Data modeling settings
Once the data pipeline processes the event data, you can load the data into an analytics engine (i.e., Redshift) for data modeling, where data will be aggregated and organized into different views (such as event, device, session), as well as calculated metrics that are commonly used.
You can choose to use Redshift or Athena, or both.
Tip
We recommended you select both, that is, using Redshift for hot data modeling and using Athena for all-time data analysis.

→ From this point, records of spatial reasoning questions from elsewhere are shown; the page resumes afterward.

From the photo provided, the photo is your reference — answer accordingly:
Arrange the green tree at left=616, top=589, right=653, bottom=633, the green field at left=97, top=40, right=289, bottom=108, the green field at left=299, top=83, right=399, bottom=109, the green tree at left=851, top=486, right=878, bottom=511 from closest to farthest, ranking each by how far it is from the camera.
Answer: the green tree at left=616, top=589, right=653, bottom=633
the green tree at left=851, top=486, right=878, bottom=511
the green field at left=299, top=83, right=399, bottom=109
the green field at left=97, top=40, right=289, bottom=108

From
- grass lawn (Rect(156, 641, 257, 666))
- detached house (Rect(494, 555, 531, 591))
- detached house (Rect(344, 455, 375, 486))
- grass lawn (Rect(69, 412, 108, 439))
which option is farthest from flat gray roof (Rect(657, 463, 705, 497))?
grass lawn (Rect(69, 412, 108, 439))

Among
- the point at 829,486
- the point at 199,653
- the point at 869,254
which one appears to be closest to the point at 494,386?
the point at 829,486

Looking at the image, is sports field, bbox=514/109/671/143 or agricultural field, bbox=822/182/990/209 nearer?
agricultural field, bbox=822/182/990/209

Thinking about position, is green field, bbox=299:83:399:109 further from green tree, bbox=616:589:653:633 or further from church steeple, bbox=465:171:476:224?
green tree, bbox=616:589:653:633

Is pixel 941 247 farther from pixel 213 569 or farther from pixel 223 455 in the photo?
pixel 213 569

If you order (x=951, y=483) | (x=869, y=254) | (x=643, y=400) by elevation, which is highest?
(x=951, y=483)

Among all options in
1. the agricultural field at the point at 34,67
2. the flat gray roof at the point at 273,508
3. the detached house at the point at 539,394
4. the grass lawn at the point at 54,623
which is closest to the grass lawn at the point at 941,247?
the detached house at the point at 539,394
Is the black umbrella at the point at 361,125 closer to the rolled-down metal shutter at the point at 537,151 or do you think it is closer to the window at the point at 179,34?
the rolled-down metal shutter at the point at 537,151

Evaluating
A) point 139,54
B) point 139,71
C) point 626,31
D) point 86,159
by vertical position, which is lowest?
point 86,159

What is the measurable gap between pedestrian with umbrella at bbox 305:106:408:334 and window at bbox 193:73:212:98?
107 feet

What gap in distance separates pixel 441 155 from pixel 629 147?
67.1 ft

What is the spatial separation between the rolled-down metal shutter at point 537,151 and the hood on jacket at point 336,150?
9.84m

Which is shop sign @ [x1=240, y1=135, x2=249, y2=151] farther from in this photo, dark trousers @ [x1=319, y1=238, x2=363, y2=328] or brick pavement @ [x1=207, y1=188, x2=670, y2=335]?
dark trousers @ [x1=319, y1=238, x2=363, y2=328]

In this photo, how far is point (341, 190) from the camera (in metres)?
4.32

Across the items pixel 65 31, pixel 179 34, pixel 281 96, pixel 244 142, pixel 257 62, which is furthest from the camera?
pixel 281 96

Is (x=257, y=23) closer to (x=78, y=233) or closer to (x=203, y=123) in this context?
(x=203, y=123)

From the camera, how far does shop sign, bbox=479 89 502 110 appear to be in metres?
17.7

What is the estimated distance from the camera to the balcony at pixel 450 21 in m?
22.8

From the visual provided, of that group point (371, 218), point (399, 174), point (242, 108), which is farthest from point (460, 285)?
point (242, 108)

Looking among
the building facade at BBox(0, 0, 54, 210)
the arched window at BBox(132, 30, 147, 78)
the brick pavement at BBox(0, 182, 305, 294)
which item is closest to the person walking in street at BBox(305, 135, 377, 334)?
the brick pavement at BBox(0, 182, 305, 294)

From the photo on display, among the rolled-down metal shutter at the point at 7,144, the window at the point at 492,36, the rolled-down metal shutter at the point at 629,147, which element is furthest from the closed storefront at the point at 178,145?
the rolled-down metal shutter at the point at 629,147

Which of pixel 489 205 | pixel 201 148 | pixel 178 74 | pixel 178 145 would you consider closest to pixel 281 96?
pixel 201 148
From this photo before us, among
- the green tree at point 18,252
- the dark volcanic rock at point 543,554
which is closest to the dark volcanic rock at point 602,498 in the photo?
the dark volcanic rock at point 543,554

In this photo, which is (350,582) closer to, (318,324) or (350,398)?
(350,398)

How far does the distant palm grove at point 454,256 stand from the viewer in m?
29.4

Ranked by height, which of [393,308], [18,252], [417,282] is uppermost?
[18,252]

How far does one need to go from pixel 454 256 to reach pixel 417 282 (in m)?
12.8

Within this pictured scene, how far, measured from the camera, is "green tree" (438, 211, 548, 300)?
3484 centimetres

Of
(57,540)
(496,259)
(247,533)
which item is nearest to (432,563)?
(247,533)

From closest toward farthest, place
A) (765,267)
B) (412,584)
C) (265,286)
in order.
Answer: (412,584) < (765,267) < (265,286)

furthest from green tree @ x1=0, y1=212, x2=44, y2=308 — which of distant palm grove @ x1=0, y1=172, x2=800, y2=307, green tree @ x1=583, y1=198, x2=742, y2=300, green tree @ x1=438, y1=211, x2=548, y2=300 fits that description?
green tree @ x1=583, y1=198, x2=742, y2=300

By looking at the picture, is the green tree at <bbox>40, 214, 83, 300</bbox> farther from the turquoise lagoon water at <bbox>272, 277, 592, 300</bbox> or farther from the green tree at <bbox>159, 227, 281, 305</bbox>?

You can set below configurations for Redshift.
-
Redshift Mode: Select Redshift serverless or provisioned mode.
-
Serverless mode
-
Base RPU: RPU stands for Redshift Processing Unit. Amazon Redshift Serverless measures data warehouse capacity in RPUs, which are resources used to handle workloads. The base capacity specifies the base data warehouse capacity Amazon Redshift uses to serve queries and is specified in RPUs. Setting higher base capacity improves query performance, especially for data processing jobs that consume a lot of resources.
-
VPC: A virtual private cloud (VPC) based on the Amazon VPC service is your private, logically isolated network in the AWS Cloud.
Note
If you place the cluster within the isolated subnets, the VPC must have VPC endpoints for S3, Logs, Dynamodb, STS, States, Redshift and Redshift-data service.
-
Security Group: This VPC security group defines which subnets and IP ranges can access the endpoint of Redshift cluster.
-
Subnets: Select at least three existing VPC subnets.
Note
We recommend using private subnets to deploy for following security best practices.
Note
Please ensure that your subnets have enough available IP addresses to create Redshift Serverless, and check the number of free IP addresses required for each subnet.
-
-
Provisioned mode
-
Redshift Cluster: With a provisioned Amazon Redshift cluster, you build a cluster with node types that meet your cost and performance specifications. You have to set up, tune, and manage Amazon Redshift provisioned clusters.
-
Database user: The solution needs permissions to access and create database in Redshift cluster. By default, it grants Redshift Data API with the permissions of the admin user to execute the commands to create DB, tables, and views, as well as loading data.
-
-
Data range: Considering the cost performance issue of having Redshift to save all the data, we recommend that Redshift save hot data and that all data are stored in S3. It is necessary to delete expired data in Redshift on a regular basis.
-
-
Athena: Choose Athena to query all data on S3 using the table created in the Glue Data Catalog.